Stated problem: Identify the line in which "How far from one" appears, then reproduce that line and all remaining lines of the records word for word.

Supplied records:

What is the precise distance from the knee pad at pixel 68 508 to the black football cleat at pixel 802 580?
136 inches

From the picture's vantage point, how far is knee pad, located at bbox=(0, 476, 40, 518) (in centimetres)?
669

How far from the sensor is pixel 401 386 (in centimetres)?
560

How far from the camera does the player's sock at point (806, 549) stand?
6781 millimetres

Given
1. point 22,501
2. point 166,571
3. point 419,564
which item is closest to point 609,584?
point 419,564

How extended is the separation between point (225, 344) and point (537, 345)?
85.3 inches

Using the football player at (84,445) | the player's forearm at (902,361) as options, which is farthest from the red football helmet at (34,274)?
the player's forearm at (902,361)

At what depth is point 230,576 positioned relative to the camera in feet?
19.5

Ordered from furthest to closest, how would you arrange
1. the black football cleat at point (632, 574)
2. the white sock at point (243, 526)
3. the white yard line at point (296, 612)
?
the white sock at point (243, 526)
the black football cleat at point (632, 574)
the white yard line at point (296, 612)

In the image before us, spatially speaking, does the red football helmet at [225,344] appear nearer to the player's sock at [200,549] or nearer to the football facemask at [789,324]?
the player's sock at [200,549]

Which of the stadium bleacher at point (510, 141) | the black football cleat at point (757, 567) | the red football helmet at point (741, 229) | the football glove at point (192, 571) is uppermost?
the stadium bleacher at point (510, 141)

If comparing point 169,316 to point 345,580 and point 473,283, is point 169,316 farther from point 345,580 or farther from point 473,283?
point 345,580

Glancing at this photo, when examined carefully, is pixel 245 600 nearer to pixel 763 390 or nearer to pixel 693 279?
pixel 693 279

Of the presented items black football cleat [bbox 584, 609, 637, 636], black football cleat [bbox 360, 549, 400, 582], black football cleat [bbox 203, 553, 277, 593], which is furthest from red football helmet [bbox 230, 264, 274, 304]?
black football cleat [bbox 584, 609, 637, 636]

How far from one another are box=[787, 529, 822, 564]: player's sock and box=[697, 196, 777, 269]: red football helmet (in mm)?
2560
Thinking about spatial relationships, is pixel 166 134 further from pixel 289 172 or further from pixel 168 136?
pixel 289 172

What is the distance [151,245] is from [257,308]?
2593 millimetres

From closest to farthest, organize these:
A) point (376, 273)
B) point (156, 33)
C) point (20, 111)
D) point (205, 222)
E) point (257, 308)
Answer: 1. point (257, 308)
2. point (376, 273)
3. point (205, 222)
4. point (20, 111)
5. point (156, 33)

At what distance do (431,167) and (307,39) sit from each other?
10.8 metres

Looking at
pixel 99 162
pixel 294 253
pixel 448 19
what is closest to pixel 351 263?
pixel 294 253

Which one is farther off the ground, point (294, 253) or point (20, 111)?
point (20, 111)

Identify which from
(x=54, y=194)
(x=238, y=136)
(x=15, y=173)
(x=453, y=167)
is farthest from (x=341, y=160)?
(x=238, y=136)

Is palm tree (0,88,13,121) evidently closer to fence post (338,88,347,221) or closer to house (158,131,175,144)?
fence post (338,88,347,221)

Written solution:
How far from one another are box=[787, 529, 822, 564]: player's sock and box=[697, 196, 777, 269]: red football helmet (in mm)?
2560
Thinking about spatial relationships, is pixel 166 134 further from pixel 289 172 or further from pixel 168 136?
pixel 289 172

What is the distance [151,245] is from [257,308]?
2593 millimetres

From closest to farthest, organize these:
A) point (376, 273)
B) point (156, 33)
C) point (20, 111)
D) point (205, 222)
E) point (257, 308)
Answer: 1. point (257, 308)
2. point (376, 273)
3. point (205, 222)
4. point (20, 111)
5. point (156, 33)

At what distance do (431,167) and (307,39) sit from each other?
10.8 metres

Looking at
pixel 99 162
pixel 294 253
pixel 448 19
what is closest to pixel 351 263?
pixel 294 253

Which one is farther off the ground, point (294, 253) or point (20, 111)?
point (20, 111)

Identify which from
(x=54, y=194)
(x=238, y=136)
(x=15, y=173)
(x=453, y=167)
is farthest from (x=341, y=160)?
(x=238, y=136)

Is palm tree (0,88,13,121) evidently closer to fence post (338,88,347,221) or closer to house (158,131,175,144)?
fence post (338,88,347,221)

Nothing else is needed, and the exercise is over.